◆ PAGE TEXT ◆

◇ ◇ ◇

Matryoshka dolls ( ; ), also known as stacking dolls, nesting dolls, Russian tea dolls, or Russian dolls, are a set of wooden dolls of decreasing size placed one inside another. The name matryoshka, mainly known as "little matron", is a diminutive form of Matryosha (), in turn a diminutive of the Russian female first name Matryona ().

A set of matryoshkas consists of a wooden figure, which separates at the middle, top from bottom, to reveal a smaller figure of the same sort inside, which has, in turn, another figure inside of it, and so on.

The first Russian nested doll set was made in 1890 by wood turning craftsman and wood carver Vasily Zvyozdochkin from a design by Sergey Malyutin, who was a folk crafts painter at Abramtsevo. Traditionally the outer layer is a woman, dressed in a sarafan, a long and shapeless traditional Russian peasant jumper dress. The figures inside may be of any gender; the smallest, innermost doll is typically a baby turned from a single piece of wood. Much of the artistry is in the painting of each doll, which can be very elaborate. The dolls often follow a theme; the themes may vary, from fairy tale characters to Soviet leaders. In the West, matryoshka dolls are often referred to as babushka dolls, though they are not known by this name in Russian; babushka () means "grandmother" or "old woman".

History 

The first Russian nested doll set was carved in 1890 at the Children's Education Workshop by Vasily Zvyozdochkin and designed by Sergey Malyutin, who was a folk crafts painter in the Abramtsevo estate of Savva Mamontov, a Russian industrialist and patron of arts. Mamontov's brother, Anatoly Ivanovich Mamontov (1839–1905), created the Children's Education Workshop to make and sell children's toys. The doll set was painted by Malyutin. Malyutin's doll set consisted of eight dolls—the outermost was a mother in a traditional dress holding a red-combed rooster. The inner dolls were her children, girls and a boy, and the innermost a baby. The Children's Education Workshop was closed in the late 1890s, but the tradition of the matryoshka simply relocated to Sergiyev Posad, the Russian city known as a toy-making center since the fourteenth century.

◇ ◇ ◇

◆ PROVIDED RECORDS ◆
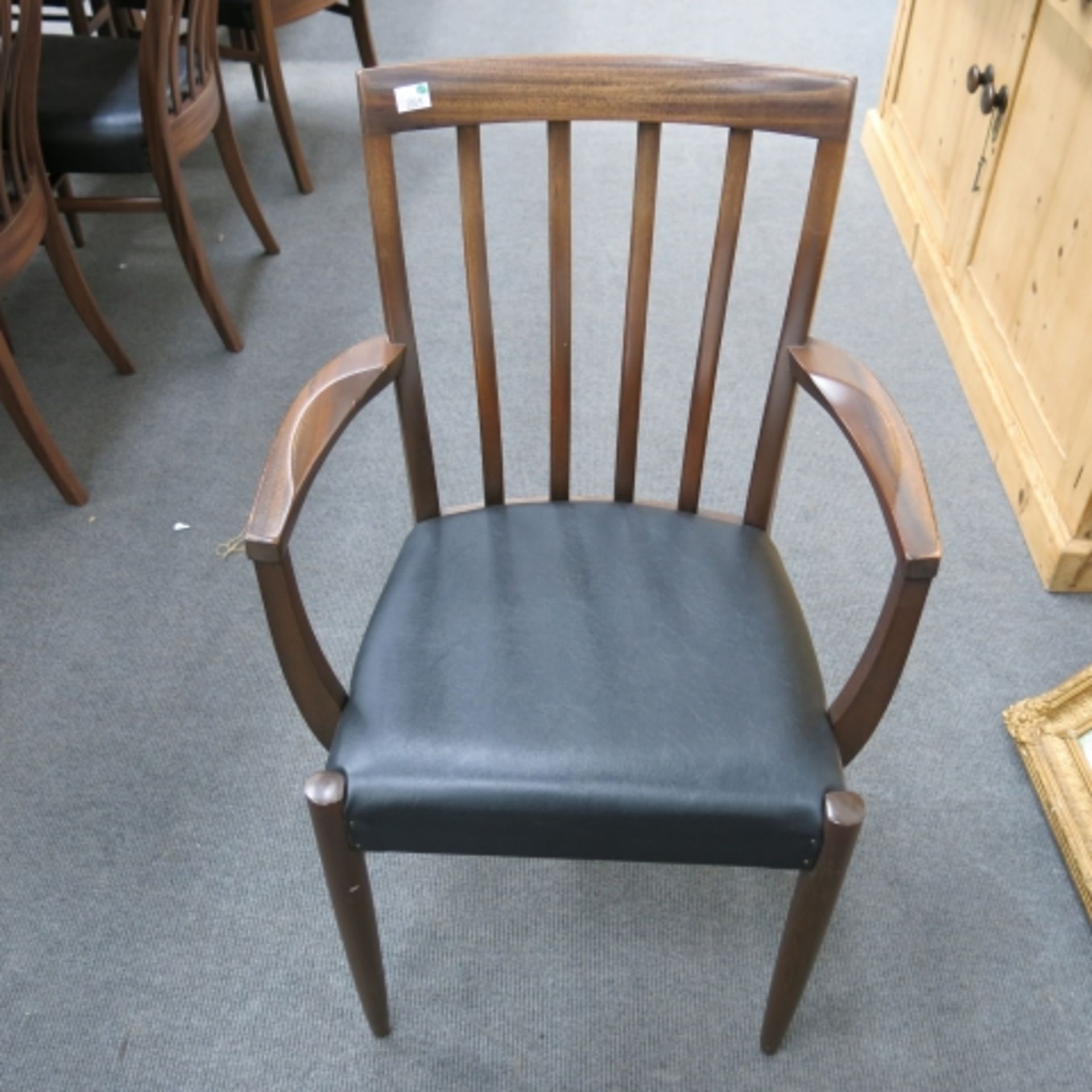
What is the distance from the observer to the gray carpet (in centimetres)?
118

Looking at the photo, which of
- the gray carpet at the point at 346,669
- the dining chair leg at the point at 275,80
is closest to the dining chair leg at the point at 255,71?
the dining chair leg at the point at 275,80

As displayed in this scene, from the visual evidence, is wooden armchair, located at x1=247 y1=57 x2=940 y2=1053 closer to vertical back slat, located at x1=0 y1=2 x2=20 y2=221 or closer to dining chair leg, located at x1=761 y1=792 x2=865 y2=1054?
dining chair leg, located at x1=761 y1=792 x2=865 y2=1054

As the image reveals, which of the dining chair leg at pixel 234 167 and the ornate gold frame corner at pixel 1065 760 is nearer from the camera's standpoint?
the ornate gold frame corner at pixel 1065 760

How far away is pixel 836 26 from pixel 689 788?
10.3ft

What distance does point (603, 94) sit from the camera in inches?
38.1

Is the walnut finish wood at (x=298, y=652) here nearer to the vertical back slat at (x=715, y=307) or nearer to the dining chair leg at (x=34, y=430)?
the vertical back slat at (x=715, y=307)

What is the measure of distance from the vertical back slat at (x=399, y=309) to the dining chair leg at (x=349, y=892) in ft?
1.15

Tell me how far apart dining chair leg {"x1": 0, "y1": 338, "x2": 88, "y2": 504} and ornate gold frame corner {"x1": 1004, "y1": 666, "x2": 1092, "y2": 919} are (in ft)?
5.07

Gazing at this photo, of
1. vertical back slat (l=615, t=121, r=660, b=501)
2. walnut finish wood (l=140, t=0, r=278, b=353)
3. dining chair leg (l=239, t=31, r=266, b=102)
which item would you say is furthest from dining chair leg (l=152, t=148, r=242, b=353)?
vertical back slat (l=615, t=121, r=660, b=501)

◇ ◇ ◇

◆ TASKS AND EXERCISES ◆
[A] According to the text on matryoshka dolls, how many dolls were in Malyutin's set?
[B] Reproduce the text on matryoshka dolls from "Matryoshka dolls ( ;" to "name Matryona ().".

◆ OUTPUTS FOR THE TASKS ◆
[A] Eight.

[B]
Matryoshka dolls ( ; ), also known as stacking dolls, nesting dolls, Russian tea dolls, or Russian dolls, are a set of wooden dolls of decreasing size placed one inside another. The name matryoshka, mainly known as "little matron", is a diminutive form of Matryosha (), in turn a diminutive of the Russian female first name Matryona ().